### Problem to work on
Begin at the line containing "Einzelne Blume in" and give again every line to the end of the records, exactly, without the pictures.

=== Section Start ===

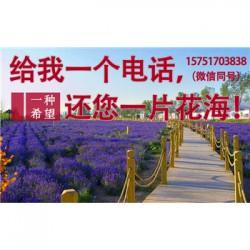 剪秋萝种子丨江苏春百宝种业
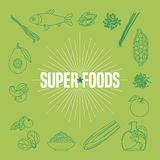 Set of superfoods products, berries, fruits, vegetables in vector Royalty Free Stock Photography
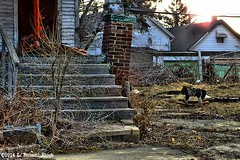 Hobby Horse (TooLoose-LeTrek) Tags: urban toy decay detroit steps abandon porch hobbyhorse blight hs30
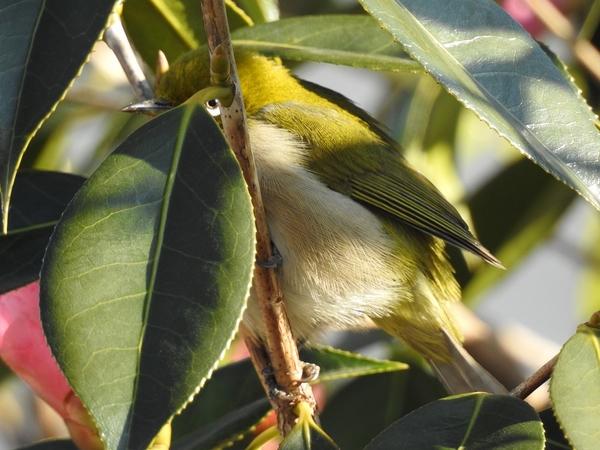 メジロが2羽やって来ました。  侘助椿・太郎冠者の蜜を吸いに  よく見ると 葉柄と枝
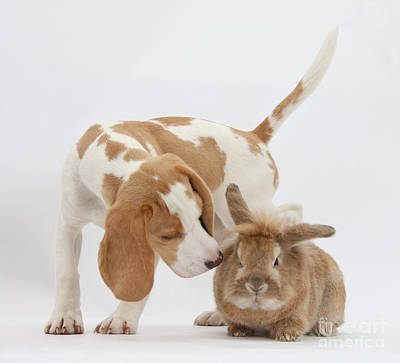 Beagle Pup Sniffing A Rabbit Print by Mark Taylor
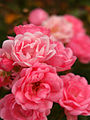 Rose Pixie バラ ピクシー (6326052070).jpg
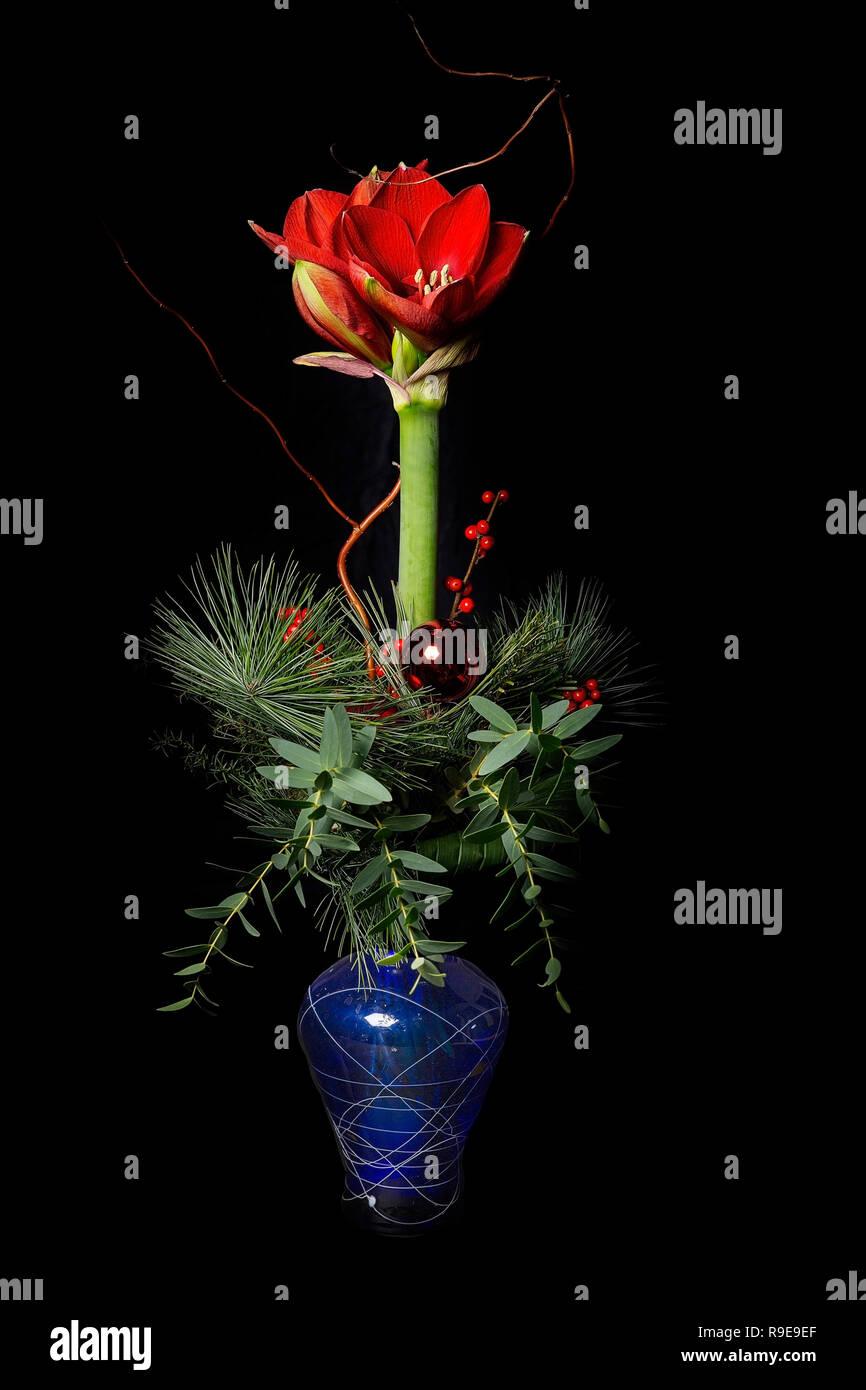 Einzelne Blume in eine Blauen Vase - Stock Image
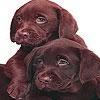 Пазл: Кофейные щенки (Cute coffee dogs puzzle)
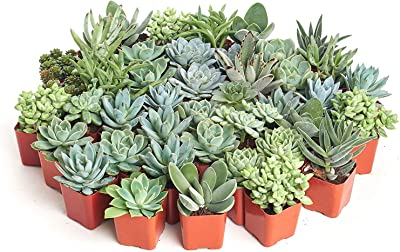 Shop Succulents | Azul Verde Collection | Assortment of Hand Selected, Fully Rooted Live Indoor Blue/Green Succulent Plants, 100-Pack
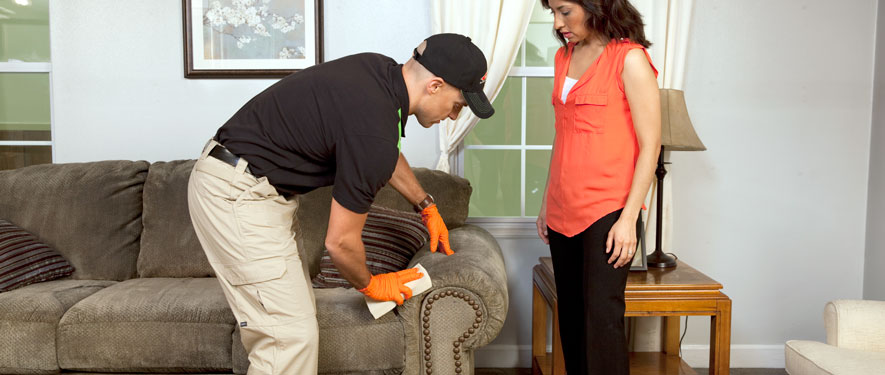 Milford, PA carpet upholstery cleaning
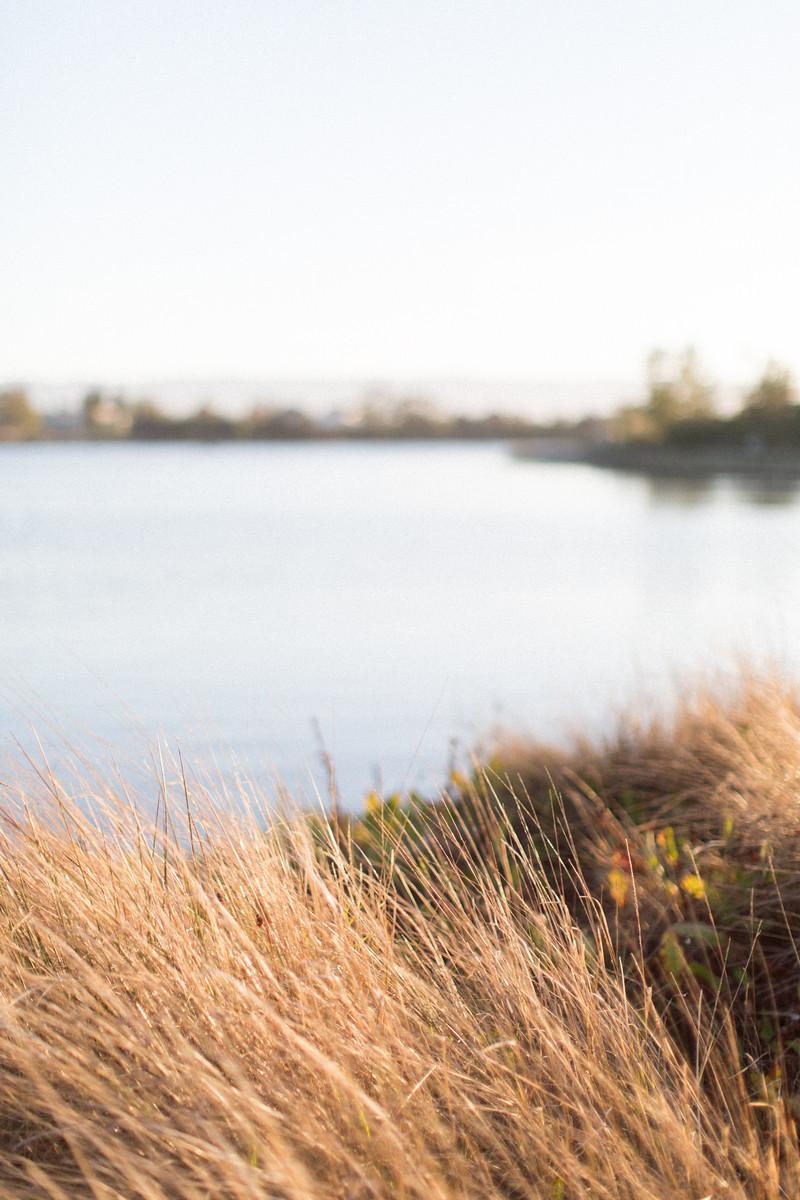 Shoreline+Lake+Honeysuckle (2).jpeg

=== Section End ===

### Answer to the problem
 Einzelne Blume in eine Blauen Vase - Stock Image
 Пазл: Кофейные щенки (Cute coffee dogs puzzle)
 Shop Succulents | Azul Verde Collection | Assortment of Hand Selected, Fully Rooted Live Indoor Blue/Green Succulent Plants, 100-Pack
 Milford, PA carpet upholstery cleaning
 Shoreline+Lake+Honeysuckle (2).jpeg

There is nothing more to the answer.